This morning’s markets are ugly. That is nothing new for the year. There is a good chance you are feeling pretty lousy about your portfolio and your actions, or inaction, to-date. That is completely understandable. But as I said in this podcast with Aaron Watson you should cut yourself some slack. Ravi Varghese at The Insecurity Analyst writes:

You are not your investments. Thinking otherwise puts us at risk of committing a mortal sin of investing, if we allow defensiveness to cloud our scrutiny of a prior decision.

And by the way, the same logic should apply when your investments are doing great. Congratulations on the victory – but you’re still not your investments.

If you somehow think you are having a tougher time than everyone else take a step back. Noted hedge fund manager Bill Ackman is reportedly down some 18.6% year-to-date and that does not take into account this morning’s ugliness.

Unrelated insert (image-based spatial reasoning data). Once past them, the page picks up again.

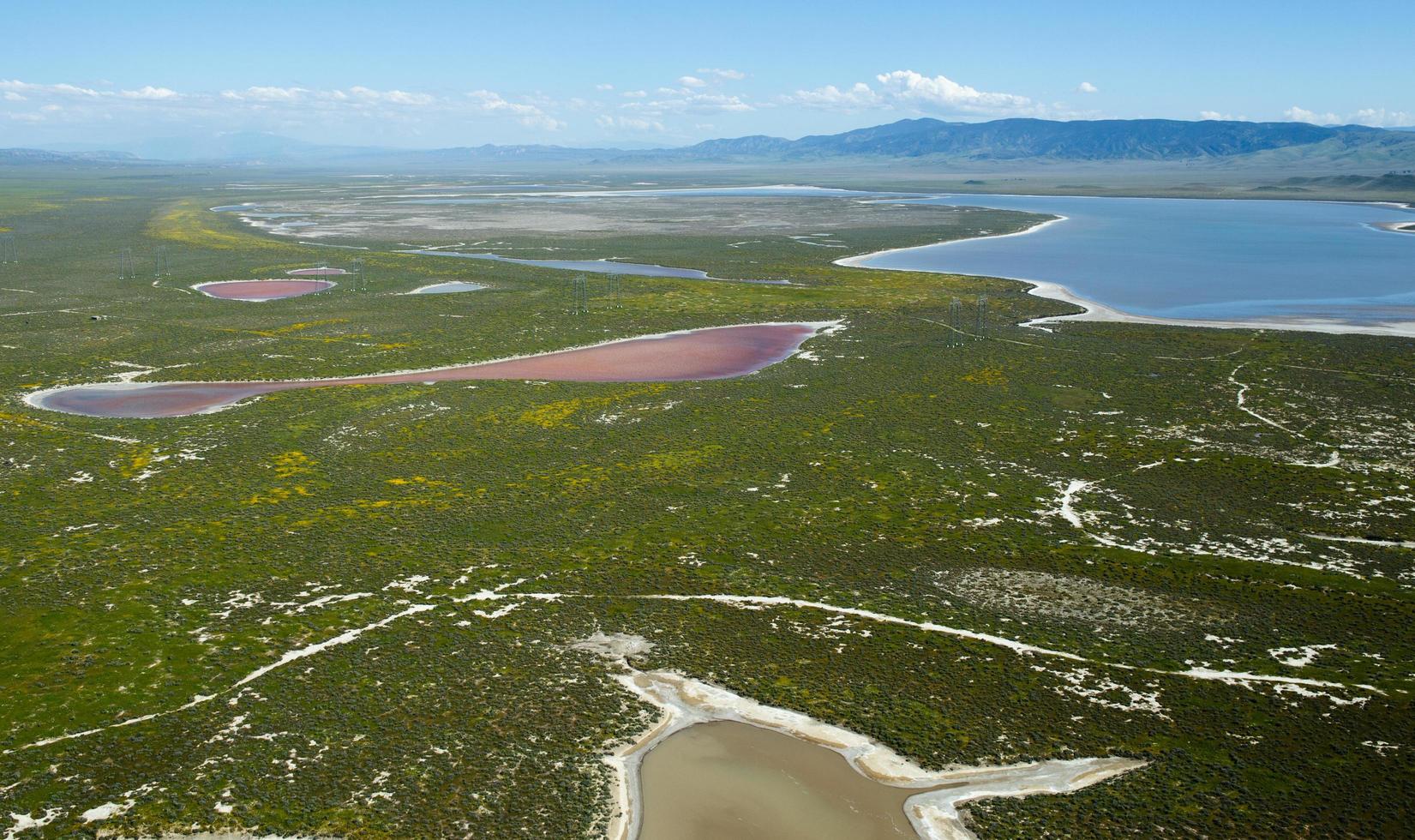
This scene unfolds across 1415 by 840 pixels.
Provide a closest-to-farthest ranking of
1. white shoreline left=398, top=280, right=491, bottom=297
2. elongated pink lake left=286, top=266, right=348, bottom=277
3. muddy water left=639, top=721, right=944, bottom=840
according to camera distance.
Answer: muddy water left=639, top=721, right=944, bottom=840
white shoreline left=398, top=280, right=491, bottom=297
elongated pink lake left=286, top=266, right=348, bottom=277

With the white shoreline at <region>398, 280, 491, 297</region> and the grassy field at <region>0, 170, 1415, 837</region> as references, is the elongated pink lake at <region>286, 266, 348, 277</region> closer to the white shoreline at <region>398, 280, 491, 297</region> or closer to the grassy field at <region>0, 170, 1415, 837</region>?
the white shoreline at <region>398, 280, 491, 297</region>

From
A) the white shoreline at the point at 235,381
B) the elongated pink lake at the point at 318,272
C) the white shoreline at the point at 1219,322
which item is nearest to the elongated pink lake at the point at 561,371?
the white shoreline at the point at 235,381

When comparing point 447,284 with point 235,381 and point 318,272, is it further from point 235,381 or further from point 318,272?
point 235,381

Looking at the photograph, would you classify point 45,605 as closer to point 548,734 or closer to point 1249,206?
point 548,734

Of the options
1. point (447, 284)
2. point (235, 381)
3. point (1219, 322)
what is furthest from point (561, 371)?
point (1219, 322)

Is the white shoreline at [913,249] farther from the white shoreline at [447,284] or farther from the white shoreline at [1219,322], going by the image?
the white shoreline at [447,284]

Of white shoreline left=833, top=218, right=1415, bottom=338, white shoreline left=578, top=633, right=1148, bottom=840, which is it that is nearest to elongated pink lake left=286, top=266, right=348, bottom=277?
white shoreline left=833, top=218, right=1415, bottom=338
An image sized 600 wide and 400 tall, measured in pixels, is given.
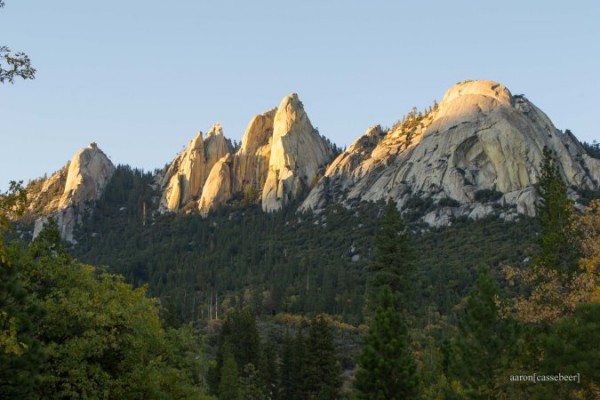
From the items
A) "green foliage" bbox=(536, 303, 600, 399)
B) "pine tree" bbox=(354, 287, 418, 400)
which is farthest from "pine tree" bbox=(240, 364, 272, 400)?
"green foliage" bbox=(536, 303, 600, 399)

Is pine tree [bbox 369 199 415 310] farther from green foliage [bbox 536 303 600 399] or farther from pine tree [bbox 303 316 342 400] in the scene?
green foliage [bbox 536 303 600 399]

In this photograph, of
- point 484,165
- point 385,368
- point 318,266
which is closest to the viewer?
point 385,368

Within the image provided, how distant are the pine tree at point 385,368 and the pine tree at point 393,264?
8.81 meters

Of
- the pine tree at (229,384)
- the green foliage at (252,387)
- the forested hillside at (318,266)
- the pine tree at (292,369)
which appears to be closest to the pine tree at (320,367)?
the pine tree at (292,369)

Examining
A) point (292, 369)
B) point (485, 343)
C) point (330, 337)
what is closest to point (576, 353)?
point (485, 343)

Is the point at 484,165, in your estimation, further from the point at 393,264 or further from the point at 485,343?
the point at 485,343

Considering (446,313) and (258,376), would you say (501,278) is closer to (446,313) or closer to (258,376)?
(446,313)

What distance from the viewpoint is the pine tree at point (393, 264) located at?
49.5m

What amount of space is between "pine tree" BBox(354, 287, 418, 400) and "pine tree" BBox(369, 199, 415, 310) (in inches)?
347

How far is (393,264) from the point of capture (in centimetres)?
4991

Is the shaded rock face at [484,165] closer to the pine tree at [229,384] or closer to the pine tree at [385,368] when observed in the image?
the pine tree at [229,384]

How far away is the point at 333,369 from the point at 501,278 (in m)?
68.7

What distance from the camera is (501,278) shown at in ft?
401

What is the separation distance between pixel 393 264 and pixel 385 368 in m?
12.0
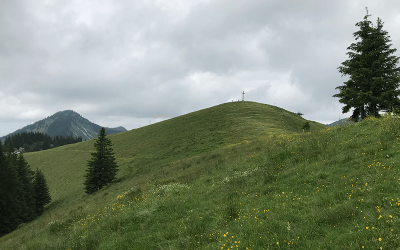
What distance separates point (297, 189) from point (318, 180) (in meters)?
1.08

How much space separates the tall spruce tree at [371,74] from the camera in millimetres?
23281

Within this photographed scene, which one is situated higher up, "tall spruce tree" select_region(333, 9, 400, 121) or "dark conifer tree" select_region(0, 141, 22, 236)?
"tall spruce tree" select_region(333, 9, 400, 121)

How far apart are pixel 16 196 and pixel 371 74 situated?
5998 centimetres

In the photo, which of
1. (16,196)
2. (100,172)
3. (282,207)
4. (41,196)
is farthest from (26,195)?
(282,207)

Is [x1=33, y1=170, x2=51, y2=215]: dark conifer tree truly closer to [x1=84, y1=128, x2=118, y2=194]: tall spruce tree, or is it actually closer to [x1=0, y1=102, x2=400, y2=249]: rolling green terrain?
[x1=84, y1=128, x2=118, y2=194]: tall spruce tree

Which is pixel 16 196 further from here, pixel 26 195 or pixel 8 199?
pixel 26 195

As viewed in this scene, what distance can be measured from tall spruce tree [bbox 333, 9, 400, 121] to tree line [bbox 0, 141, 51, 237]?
180 feet

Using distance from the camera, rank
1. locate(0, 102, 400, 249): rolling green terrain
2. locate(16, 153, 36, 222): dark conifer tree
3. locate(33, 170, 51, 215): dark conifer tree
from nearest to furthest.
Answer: locate(0, 102, 400, 249): rolling green terrain → locate(16, 153, 36, 222): dark conifer tree → locate(33, 170, 51, 215): dark conifer tree

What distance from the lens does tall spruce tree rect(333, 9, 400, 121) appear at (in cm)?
2328

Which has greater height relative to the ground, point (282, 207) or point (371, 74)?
point (371, 74)

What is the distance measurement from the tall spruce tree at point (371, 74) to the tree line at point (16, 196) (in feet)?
180

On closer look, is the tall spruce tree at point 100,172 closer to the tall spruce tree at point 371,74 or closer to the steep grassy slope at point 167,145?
the steep grassy slope at point 167,145

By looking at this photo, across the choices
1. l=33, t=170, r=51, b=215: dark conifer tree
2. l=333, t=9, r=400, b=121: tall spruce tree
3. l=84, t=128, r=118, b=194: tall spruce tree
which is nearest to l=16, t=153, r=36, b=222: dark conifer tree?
l=33, t=170, r=51, b=215: dark conifer tree

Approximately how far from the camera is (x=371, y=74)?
24500 millimetres
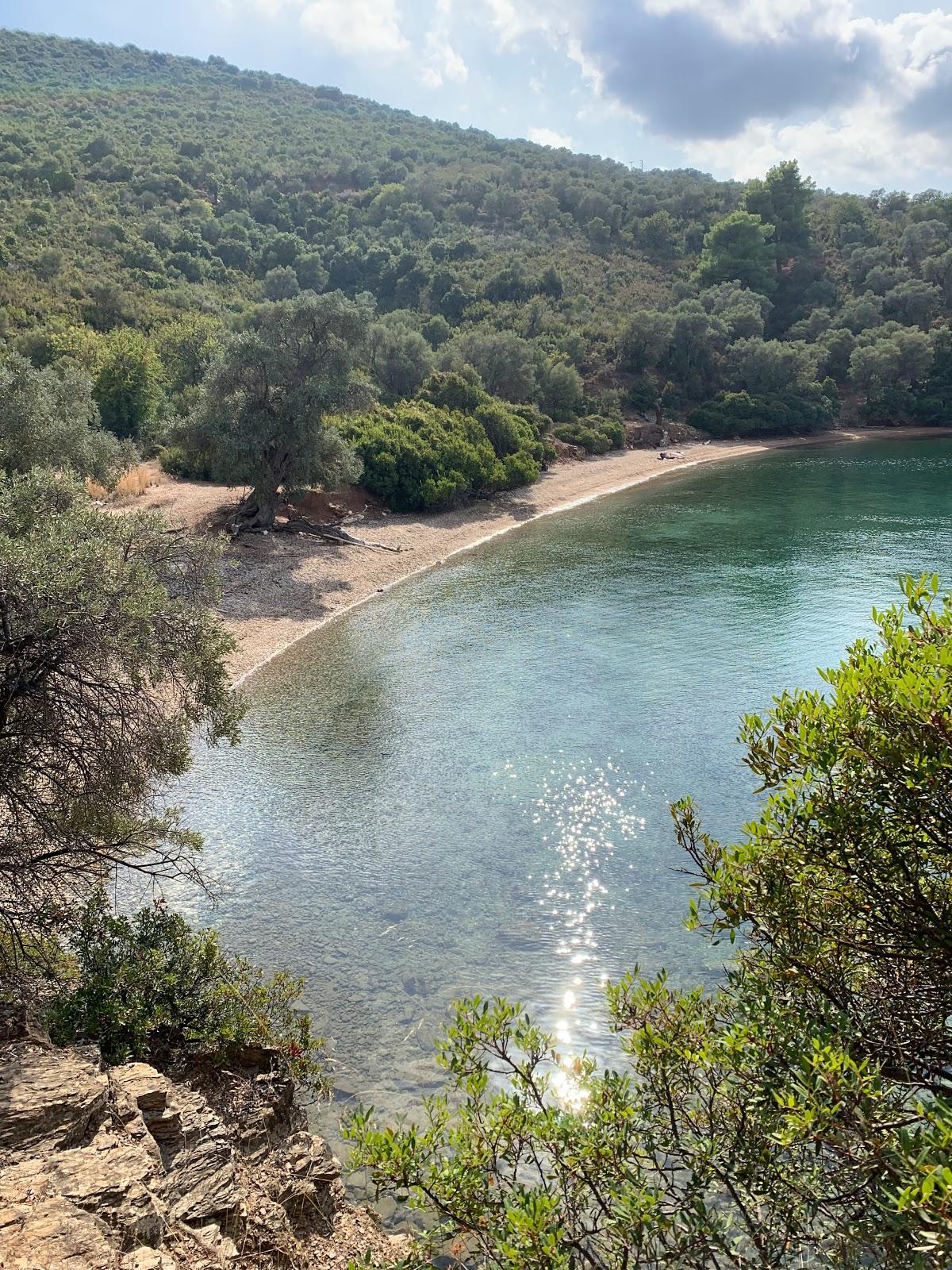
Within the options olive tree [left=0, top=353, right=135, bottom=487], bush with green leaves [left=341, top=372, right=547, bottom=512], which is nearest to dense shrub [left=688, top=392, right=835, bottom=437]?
bush with green leaves [left=341, top=372, right=547, bottom=512]

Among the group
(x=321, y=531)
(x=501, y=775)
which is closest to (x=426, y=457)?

In short, investing is a challenge for everyone including professional investors. As Urban Carmel wrote in a post last year at The Fat Pitch:

We can summarize by saying that everyone is bad at this. No one is good at figuring out whether stocks or indices or economies are going higher or lower.

Therefore, a suggestion: let’s focus attention on ourselves and what we can do better. We can’t change what others are doing but we can improve what we do.

It is easy at times like this to turn to so-called “authority figures” like you see on CNBC, Fox Business and Bloomberg. This despite the fact that their track records are at best, sketchy. Daniel Sotiroff at The Personal Finance Engineer writes:

Although we seek advice and validation from others, Miligram’s work establishes a need for us to take responsibility for our own actions. At the end of the day we’re ultimately the ones pushing the metaphorical shock button. However, when we’ve knowingly done something wrong it can be very difficult to admit our errors.

No one, especially some on on TV, is all that great at investing. That is our lot in life. We humans are simply not wired for the ups and downs of the stock market. That is okay. We are however able to take responsibility for our actions. And most importantly forgive ourselves for our mistakes and look forward to better times down the road.